**Supplied material:**
⟨
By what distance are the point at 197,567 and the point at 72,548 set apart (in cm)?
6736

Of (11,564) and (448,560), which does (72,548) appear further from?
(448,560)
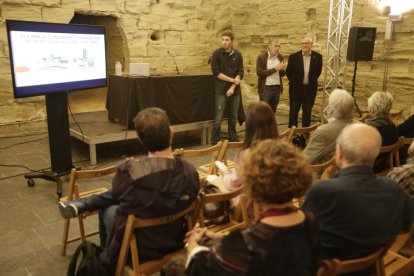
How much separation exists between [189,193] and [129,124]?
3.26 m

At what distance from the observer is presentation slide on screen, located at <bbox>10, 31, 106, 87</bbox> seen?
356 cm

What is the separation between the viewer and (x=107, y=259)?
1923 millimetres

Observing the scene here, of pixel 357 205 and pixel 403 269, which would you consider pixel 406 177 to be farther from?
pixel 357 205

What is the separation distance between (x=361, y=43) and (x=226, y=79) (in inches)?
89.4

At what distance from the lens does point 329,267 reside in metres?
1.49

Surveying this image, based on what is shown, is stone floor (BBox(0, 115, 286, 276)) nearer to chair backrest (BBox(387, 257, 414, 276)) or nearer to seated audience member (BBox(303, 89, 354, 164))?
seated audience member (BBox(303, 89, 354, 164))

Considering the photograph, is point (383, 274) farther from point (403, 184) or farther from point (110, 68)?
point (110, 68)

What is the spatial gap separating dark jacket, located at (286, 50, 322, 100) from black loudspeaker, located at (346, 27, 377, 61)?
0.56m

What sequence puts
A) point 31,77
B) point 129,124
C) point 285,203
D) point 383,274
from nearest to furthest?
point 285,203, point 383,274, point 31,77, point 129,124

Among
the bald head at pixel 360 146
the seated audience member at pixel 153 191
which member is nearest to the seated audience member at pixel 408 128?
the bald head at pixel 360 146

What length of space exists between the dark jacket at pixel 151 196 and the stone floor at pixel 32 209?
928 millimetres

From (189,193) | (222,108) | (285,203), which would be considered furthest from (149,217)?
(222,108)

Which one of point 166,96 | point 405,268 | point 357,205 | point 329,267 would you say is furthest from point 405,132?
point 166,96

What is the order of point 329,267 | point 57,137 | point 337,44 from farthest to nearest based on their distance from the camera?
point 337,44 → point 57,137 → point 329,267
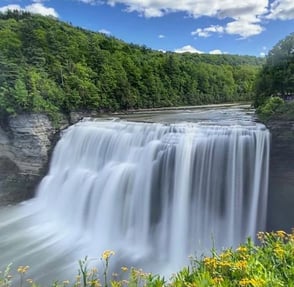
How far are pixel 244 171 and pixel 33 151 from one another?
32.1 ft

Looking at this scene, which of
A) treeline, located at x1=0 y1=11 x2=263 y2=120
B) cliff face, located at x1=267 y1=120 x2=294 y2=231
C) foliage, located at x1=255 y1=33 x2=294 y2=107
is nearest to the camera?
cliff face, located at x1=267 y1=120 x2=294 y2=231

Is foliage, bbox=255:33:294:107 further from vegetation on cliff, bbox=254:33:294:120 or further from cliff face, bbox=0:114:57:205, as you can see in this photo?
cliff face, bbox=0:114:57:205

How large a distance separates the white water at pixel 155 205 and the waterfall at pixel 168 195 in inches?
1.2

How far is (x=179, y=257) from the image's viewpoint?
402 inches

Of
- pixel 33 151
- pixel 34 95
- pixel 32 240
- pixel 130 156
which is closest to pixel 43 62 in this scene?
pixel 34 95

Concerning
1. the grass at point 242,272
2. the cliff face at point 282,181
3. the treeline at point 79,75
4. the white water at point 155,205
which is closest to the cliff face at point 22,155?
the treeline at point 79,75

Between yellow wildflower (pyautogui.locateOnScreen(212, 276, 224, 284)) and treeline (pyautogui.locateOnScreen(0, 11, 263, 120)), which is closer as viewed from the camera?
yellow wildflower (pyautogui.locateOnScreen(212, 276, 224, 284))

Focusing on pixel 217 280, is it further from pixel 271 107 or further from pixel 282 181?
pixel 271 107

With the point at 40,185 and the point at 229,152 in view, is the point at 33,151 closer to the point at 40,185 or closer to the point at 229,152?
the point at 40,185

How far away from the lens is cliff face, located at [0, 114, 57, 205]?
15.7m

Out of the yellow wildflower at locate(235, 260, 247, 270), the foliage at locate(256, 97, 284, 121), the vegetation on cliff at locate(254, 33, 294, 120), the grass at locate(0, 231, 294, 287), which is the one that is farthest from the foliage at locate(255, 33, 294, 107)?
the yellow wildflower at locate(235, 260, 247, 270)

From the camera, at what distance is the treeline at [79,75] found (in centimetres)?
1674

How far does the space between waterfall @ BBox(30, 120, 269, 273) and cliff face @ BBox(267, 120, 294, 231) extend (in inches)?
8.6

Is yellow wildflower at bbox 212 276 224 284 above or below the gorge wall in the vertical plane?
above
⟩
⟨
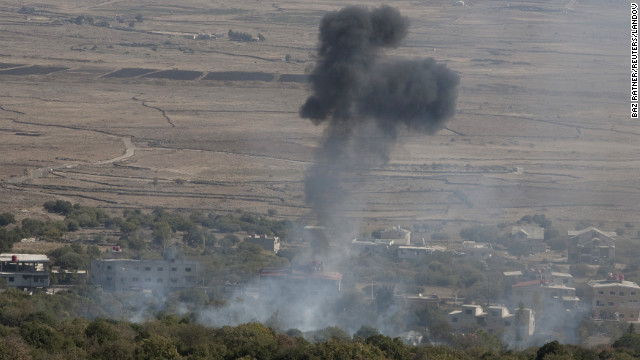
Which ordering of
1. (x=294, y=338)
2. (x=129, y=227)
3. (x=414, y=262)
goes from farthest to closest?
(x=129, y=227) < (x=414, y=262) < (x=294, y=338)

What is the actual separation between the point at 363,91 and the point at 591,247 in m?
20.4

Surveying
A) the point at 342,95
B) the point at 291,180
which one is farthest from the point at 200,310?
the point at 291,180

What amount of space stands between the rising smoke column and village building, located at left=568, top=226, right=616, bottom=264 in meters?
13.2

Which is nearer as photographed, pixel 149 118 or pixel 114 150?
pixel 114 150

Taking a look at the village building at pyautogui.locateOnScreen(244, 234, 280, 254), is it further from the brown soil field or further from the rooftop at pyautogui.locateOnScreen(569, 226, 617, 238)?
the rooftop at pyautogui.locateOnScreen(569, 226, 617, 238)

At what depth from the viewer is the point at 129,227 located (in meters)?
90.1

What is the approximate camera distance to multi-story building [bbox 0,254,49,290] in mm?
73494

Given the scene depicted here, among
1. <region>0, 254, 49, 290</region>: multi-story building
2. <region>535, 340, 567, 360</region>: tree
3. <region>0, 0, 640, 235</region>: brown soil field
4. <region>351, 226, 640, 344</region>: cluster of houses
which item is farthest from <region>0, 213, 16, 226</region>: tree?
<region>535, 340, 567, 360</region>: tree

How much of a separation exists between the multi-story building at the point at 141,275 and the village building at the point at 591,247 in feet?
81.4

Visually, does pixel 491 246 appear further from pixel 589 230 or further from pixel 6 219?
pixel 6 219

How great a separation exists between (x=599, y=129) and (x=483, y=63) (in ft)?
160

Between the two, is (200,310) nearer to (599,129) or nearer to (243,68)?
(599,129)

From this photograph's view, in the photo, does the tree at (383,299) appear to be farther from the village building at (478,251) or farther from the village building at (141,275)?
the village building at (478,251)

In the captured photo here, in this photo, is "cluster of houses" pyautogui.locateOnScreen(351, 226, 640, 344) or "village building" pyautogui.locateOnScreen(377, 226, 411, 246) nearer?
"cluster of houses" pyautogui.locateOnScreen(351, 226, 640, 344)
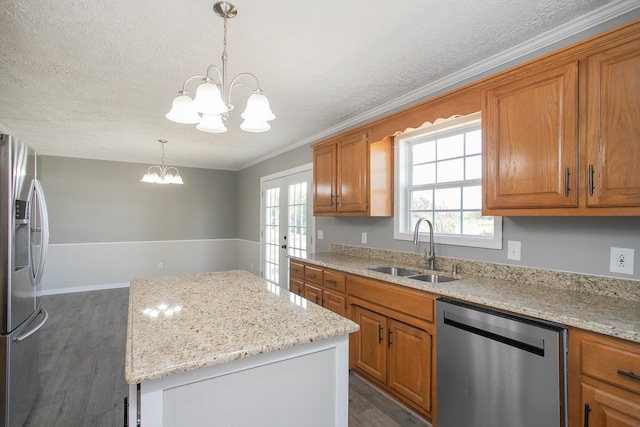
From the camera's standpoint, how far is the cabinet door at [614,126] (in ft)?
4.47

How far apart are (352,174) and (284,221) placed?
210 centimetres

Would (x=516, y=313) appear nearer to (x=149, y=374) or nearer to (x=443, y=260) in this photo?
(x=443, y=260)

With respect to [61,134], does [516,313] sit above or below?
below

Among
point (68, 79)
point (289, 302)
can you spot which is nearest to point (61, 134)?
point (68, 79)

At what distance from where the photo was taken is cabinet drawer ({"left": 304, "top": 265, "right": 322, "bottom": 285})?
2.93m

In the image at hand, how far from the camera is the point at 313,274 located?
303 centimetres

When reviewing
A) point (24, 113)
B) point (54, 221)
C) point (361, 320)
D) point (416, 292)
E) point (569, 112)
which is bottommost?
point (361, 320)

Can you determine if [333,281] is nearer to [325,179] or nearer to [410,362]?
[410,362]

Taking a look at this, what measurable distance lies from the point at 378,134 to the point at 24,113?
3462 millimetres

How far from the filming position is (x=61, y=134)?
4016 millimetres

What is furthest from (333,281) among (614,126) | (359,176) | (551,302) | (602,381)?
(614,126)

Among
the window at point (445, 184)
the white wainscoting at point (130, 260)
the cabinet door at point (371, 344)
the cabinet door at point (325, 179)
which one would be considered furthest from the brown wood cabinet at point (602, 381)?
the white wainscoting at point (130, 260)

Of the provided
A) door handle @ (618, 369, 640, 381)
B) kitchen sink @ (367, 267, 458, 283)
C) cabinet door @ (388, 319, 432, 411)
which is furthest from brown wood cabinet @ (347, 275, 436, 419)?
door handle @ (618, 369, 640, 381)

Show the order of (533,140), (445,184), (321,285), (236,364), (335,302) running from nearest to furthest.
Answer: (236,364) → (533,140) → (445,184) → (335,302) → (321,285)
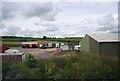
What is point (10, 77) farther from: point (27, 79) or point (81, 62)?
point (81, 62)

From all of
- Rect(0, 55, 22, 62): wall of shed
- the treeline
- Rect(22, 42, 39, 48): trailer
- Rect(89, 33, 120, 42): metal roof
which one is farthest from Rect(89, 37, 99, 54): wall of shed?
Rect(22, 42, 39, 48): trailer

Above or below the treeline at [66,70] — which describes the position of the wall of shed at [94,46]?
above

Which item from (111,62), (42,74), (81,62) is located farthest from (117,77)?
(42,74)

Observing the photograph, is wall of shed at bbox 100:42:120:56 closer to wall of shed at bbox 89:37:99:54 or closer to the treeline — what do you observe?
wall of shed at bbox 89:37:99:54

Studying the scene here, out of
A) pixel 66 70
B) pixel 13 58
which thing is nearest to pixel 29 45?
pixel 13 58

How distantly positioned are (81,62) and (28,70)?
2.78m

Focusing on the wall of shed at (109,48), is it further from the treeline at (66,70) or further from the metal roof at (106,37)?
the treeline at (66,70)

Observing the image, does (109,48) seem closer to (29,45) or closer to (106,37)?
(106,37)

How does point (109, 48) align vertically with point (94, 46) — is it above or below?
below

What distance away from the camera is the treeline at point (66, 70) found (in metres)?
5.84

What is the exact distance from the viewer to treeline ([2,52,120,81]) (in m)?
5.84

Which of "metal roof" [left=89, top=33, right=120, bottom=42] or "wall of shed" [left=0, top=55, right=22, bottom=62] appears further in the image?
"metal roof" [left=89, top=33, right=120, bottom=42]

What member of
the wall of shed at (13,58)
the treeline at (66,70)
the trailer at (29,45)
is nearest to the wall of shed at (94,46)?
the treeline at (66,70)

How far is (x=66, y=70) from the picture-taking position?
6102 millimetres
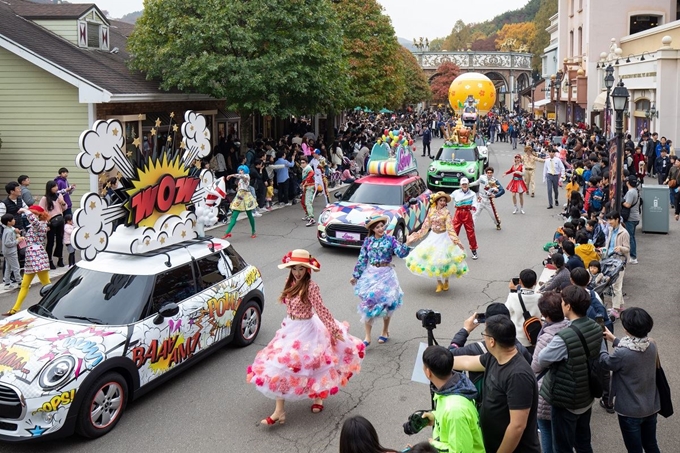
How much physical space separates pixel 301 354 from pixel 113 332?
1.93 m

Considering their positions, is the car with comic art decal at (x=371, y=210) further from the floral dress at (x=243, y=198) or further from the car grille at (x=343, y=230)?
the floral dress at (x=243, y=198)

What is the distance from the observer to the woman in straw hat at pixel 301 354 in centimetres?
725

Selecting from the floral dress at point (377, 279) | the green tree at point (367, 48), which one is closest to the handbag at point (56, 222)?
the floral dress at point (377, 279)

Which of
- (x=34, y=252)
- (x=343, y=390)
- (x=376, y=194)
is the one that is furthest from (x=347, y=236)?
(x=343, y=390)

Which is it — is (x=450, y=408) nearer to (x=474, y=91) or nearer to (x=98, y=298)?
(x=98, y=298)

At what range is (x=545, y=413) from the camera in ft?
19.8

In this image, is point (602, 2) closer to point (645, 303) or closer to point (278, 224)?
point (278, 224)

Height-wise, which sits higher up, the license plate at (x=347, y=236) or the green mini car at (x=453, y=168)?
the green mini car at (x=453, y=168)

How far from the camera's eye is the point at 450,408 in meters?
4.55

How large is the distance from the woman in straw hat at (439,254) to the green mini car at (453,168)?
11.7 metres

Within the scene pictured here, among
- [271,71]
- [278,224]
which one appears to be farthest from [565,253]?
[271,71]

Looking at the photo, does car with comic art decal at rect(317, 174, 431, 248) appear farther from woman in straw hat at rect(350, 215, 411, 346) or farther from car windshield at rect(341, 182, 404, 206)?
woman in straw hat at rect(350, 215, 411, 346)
⟩
⟨
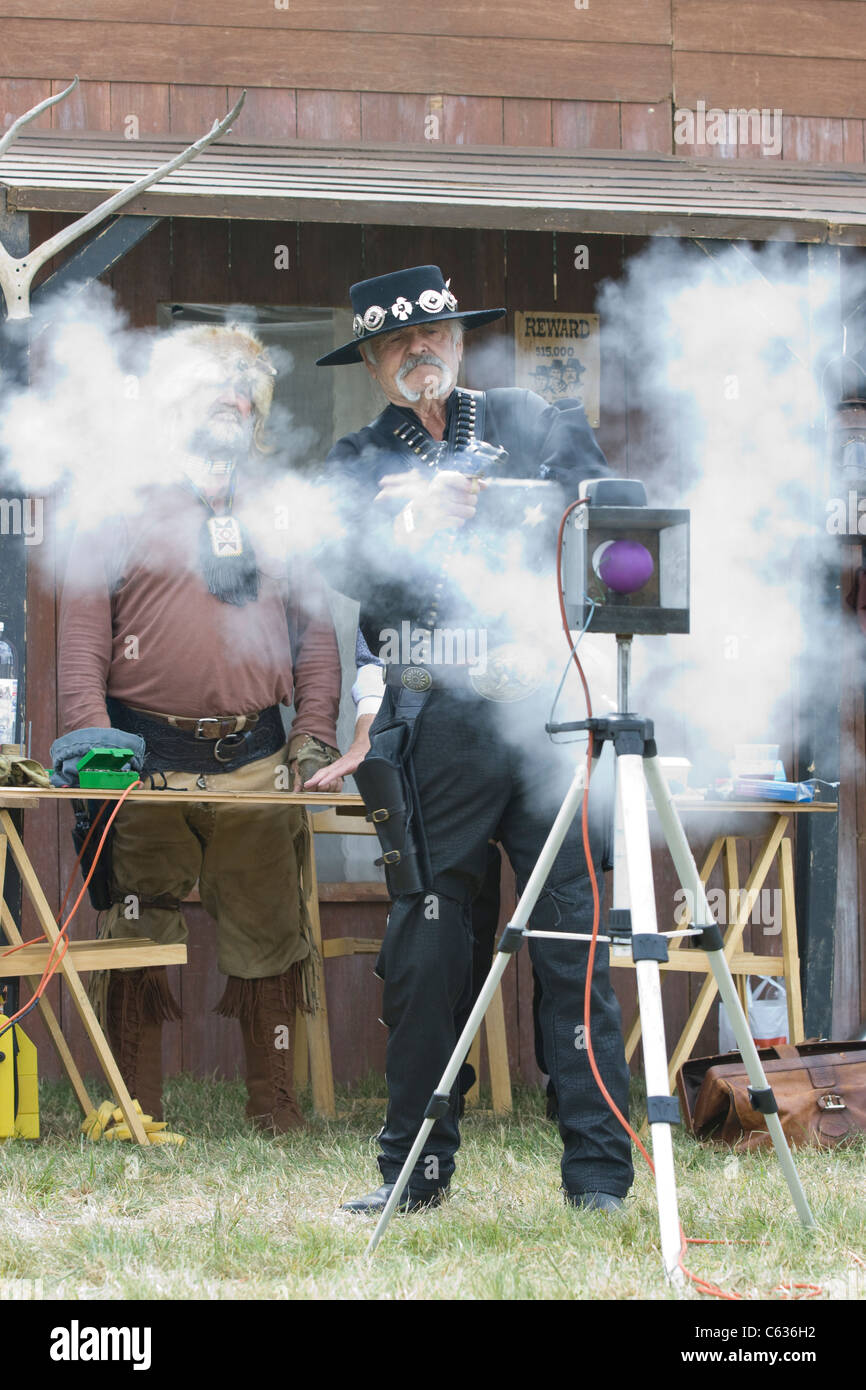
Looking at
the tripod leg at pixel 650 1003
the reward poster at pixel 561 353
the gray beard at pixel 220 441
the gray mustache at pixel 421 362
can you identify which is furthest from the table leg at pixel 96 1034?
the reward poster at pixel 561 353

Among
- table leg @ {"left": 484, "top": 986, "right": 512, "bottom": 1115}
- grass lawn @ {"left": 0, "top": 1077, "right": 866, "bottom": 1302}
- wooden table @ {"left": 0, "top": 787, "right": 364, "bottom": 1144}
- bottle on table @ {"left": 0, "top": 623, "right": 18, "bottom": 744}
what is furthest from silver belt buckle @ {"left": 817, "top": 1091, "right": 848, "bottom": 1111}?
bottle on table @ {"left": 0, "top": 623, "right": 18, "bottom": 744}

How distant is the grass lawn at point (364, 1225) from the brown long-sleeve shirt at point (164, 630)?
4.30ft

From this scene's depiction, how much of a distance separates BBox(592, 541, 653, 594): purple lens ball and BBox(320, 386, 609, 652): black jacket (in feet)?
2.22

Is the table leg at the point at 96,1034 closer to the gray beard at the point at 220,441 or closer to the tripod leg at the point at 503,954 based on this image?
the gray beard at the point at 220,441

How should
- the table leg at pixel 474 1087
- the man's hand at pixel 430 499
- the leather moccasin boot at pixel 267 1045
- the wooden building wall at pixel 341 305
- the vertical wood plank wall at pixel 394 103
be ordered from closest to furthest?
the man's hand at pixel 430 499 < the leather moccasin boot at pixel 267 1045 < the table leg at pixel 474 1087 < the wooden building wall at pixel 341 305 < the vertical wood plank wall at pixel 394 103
⟩
**What you have to do:** Pick out each row above that holds the word "below" and copy it out in full. Matching is case-sensitive.

**Exercise answer:**
Is yellow wildflower at bbox 212 276 224 284 above or below the gorge wall in the vertical plane?
With respect to [61,134], does [516,313] sit above or below?
below
Above or below the treeline at [66,70] — which describes the position of the wall of shed at [94,46]?
How does point (109, 48) align vertically with point (94, 46) — is it above or below?
below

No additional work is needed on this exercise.